When Should I Avoid Using Both Ridge and LASSO?

If I’m in a high-bias/low-variance regime to begin with, I shouldn’t use either method.

Why?

Regularization (both ridge and LASSO) increases bias but reduces variance.
If the un-regularized model is already low variance, regularization will likely hurt performance.

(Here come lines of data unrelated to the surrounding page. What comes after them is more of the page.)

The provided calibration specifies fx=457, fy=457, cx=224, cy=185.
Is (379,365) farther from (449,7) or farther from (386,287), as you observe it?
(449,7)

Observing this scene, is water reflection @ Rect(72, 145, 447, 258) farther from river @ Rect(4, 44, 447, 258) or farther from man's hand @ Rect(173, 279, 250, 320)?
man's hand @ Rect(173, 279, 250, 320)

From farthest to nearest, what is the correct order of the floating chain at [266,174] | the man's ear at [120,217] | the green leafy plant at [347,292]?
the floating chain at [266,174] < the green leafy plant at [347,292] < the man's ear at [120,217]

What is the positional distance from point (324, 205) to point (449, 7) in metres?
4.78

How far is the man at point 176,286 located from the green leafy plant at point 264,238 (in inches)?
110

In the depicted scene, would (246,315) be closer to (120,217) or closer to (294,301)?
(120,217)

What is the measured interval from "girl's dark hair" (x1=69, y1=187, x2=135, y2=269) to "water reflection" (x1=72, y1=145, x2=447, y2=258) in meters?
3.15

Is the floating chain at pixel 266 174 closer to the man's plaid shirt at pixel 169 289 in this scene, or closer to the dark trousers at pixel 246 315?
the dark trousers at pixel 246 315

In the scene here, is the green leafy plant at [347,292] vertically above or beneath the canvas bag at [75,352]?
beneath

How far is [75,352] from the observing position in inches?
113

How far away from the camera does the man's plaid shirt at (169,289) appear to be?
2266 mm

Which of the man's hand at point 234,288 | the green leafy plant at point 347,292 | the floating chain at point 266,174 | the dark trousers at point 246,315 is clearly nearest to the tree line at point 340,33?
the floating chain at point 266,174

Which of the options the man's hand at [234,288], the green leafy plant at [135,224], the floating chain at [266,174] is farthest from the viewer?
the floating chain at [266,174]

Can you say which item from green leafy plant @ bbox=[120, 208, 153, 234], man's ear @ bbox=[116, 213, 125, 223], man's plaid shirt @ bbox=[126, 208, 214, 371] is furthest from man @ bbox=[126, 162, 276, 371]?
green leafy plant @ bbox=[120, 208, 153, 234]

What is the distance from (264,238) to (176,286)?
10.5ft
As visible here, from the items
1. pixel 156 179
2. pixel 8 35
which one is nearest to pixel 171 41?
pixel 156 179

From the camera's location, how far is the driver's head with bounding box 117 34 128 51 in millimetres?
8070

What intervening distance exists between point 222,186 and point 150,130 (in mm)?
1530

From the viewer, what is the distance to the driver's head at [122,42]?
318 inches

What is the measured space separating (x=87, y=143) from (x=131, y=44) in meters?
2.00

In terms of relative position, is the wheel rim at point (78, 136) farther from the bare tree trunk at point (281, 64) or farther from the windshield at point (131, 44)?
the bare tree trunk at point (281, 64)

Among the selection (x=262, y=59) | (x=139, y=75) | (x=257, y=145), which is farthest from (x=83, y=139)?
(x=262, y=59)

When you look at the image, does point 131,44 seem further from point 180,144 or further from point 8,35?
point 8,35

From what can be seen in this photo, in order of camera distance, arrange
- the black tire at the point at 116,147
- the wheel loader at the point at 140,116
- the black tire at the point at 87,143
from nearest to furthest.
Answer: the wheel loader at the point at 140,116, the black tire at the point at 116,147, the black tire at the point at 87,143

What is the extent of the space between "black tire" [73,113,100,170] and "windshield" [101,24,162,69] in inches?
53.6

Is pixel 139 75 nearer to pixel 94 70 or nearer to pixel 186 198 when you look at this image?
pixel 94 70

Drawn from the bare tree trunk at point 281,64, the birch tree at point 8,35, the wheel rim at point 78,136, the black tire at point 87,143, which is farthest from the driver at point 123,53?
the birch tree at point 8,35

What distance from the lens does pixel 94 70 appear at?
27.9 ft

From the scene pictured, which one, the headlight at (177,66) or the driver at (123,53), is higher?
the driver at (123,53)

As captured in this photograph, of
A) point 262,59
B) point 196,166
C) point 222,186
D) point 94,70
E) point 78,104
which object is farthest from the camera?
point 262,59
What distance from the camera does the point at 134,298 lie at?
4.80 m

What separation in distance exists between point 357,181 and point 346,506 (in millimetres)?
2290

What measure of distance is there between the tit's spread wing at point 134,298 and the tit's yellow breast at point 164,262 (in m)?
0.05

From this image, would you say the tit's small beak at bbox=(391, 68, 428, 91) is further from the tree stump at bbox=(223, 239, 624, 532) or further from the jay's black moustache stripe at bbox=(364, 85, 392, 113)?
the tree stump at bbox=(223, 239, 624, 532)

Important Practical Considerations when Using LASSO or Ridge Regression

The intercept \(\hat \beta_0\) is never penalized!
Why?
- The intercept parameter is an estimate of the mean of \(Y\), and we generally do not want to shrink this estimate.
- In practice, we usually standardize the response to have mean zero and variance one before fitting a regularized regression model.
It’s important to center the features (i.e. subtract off each covariate’s empirical mean) before fitting.
Why?
- If the features are not centered, the intercept will implicitly be penalized, which can lead to suboptimal performance.
- Centering the features ensures that the intercept is the mean of \(Y\) when all other covariates are zero.
- Standardizing the features (i.e. scaling them to have unit variance) is also common, but not strictly necessary for LASSO or ridge regression.
Categorical parameters require special care with LASSO.
Why?
- See above
Ridge or LASSO penalties can be used in other (non-linear regression) models.

Summary

Ridge regression applies an \(\ell_2\) penalty to shrink coefficients towards zero, but does not set any coefficients exactly to zero.
LASSO regression applies an \(\ell_1\) penalty to encourage sparsity in the coefficients, setting some coefficients exactly to zero.
LASSO requires numerical optimization to solve, and care is needed when using categorical variables.
Both ridge and LASSO increase bias but reduce variance.
The choice between ridge and LASSO depends on the specific problem and goals of the analysis.